» Problem statement: Count the lines in the rows below that contain the string "crop". Give only the number.
[BEGIN Dataset records]
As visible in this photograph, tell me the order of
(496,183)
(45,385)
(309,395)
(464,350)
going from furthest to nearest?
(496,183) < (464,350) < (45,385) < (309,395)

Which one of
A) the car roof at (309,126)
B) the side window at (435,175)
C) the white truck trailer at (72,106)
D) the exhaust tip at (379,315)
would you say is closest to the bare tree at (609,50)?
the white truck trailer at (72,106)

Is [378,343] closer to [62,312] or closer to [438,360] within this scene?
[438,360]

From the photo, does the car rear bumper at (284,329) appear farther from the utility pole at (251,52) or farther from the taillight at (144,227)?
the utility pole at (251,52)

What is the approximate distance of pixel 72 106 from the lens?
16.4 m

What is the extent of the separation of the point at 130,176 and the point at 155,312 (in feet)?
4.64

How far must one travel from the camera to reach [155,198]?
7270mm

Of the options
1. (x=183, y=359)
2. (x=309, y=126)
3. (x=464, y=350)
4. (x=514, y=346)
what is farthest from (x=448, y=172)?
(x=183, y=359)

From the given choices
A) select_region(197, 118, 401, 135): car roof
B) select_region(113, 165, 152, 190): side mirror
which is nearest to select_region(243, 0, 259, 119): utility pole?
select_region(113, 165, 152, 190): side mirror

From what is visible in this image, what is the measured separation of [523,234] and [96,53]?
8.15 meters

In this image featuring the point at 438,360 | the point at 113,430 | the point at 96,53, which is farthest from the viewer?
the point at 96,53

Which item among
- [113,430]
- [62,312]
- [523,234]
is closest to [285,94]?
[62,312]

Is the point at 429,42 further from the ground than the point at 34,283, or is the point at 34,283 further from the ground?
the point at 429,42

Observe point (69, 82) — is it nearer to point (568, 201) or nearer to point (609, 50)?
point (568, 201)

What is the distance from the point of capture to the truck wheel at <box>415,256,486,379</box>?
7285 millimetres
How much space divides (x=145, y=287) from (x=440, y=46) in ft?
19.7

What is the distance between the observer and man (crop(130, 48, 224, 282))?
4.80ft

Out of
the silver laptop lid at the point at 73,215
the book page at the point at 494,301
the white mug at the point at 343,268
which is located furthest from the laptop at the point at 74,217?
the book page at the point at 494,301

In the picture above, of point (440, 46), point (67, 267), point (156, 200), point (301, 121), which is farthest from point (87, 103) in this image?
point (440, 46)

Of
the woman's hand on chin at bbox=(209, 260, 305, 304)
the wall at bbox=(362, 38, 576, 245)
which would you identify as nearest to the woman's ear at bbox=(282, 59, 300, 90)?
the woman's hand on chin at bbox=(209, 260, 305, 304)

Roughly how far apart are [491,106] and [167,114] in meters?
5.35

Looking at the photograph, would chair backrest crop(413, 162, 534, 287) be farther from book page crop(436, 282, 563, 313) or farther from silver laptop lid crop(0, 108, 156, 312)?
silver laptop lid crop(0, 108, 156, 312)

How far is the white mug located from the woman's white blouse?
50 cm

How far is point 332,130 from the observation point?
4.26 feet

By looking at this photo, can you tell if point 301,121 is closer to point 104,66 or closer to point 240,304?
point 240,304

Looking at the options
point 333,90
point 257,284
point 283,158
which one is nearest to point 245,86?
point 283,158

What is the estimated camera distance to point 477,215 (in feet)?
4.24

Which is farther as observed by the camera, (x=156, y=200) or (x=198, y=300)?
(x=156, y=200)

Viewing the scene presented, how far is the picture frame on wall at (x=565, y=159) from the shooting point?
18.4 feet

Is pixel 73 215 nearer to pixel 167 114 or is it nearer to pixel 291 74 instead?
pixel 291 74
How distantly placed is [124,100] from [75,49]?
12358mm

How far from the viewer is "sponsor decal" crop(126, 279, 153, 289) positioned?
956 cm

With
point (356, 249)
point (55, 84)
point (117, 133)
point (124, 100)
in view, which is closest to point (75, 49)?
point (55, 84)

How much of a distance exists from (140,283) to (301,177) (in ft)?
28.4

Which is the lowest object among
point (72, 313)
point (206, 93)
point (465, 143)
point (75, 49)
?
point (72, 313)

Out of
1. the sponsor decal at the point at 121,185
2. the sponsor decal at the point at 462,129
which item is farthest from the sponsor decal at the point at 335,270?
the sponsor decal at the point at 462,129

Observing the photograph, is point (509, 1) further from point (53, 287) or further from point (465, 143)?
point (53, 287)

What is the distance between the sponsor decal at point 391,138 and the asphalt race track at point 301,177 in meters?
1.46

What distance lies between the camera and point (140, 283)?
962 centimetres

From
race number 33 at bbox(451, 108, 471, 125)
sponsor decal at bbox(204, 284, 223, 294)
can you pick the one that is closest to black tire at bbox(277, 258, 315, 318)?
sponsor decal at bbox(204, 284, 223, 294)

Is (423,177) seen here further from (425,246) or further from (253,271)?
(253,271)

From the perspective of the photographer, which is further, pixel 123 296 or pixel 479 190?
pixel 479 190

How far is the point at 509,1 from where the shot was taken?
[END Dataset records]
» Solution to this task: 4